The University broke ground on the future site of the Elliott School of International Affairs building Tuesday.
The new Elliott School building at 1957 E St., to be completed July 2002, will occupy the entire block between 19th and 20th streets.
The need for construction of a new Elliott School building became inevitable to both school Dean Harry Harding and GW President Stephen Joel Trachtenberg in recent years as the number of applicants to the school rapidly increased, Harding said at the groundbreaking.
He added the building’s placement will benefit students in the Elliott School, which is currently squeezed into Stuart and Lisner halls.
The new location of the school will put students blocks from the (International Monetary Fund) center and the World Bank, directly next to the new Red Cross building, a short stroll from K Street, which is home to many international industries and a Metro ride away from numerous other government offices, Harding said.
He predicted employment opportunities would abound at the new facility.
Along with the State Department and the U.S. government there will be many new resources made available to the students for internships and later employment when the new building is completed, he said.
The facility will include the new Elliott School building, a residence hall and extra classrooms for executive education programs run by the University.
Elliott School students will also have the chance to experience a new kind of living and learning in the building, said Kelly Snyder, Residence Hall Association president, at the ceremony.
The new building will create more space for the growing number of students, both academically and residentially, she said.
Students will be able to move into the new residence hall in fall 2002. The residential space will not be restricted to Elliott School students, said Edward McCord, associate dean of the Elliott School.

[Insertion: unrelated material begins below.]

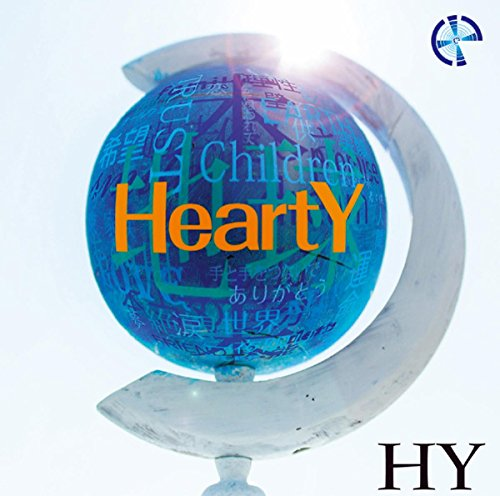 HeartY HY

What we’re hoping is that if we have an international affairs residence floor in the future, we can put it there, McCord said.
Three research centers, including the Sigur Center for Asian Studies, the Center for International Science and Technology Policy and the Institute for European, Russian and Eurasian Studies will be housed in the building, McCord said.

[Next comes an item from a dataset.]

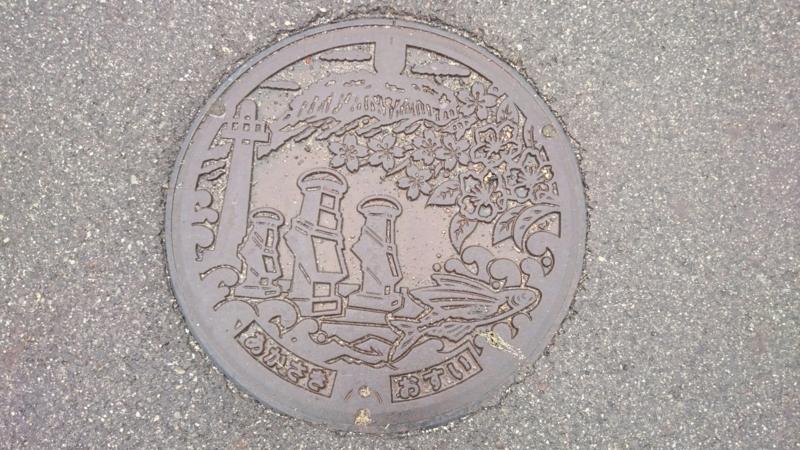 鳥取県東伯郡琴浦町(旧赤碕村)のマンホール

The residential areas and the top floor of the building, which will house the University’s executive education program, are the only parts of the building not dedicated to the international affairs program, McCord said.

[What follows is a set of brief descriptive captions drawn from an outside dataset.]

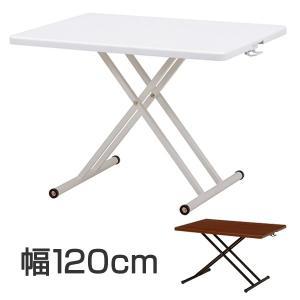 テーブル リフトテーブル 高さ調節 幅120cm ( リフティング デスク 机 つくえ 台 昇降式 高さ変更可能 リフティング式 ) interior-palette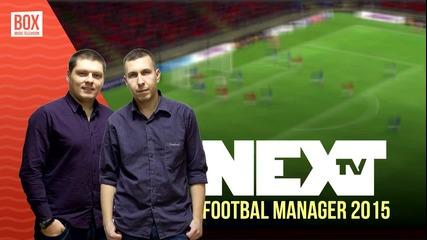 NEXTTV 013: Ревю: Football Manager 2015 с Явор и Филип
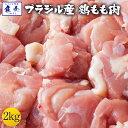 鳥 鶏 トリ とりにく 冷凍 ブラジル産 鶏もも肉 2kg 鶏肉/鳥肉/モモ/腿/もも/業務用/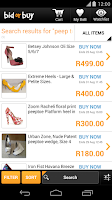 Screenshot of bidorbuy online shopping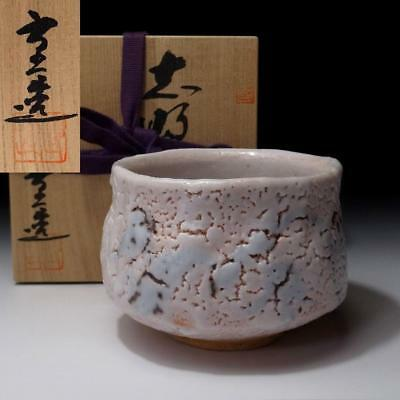 CE8: Japanese Pottery Tea bowl, Shino ware with Signed wooden box, White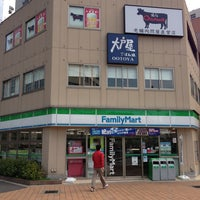 Photo taken at FamilyMart by M H. on 3/20/2013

He added the building will give the school needed room for expansion.
We are right now very cramped for space, McCord said. It’s mainly going to allow us to provide more services for the students.
Students said they are looking forward to using the new facilities.
A lot of the students are talking about the new building, said freshman Amie Smit, who works in the Elliott School. There is a noticeable positive attitude shared between students and faculty whenever the construction is brought up.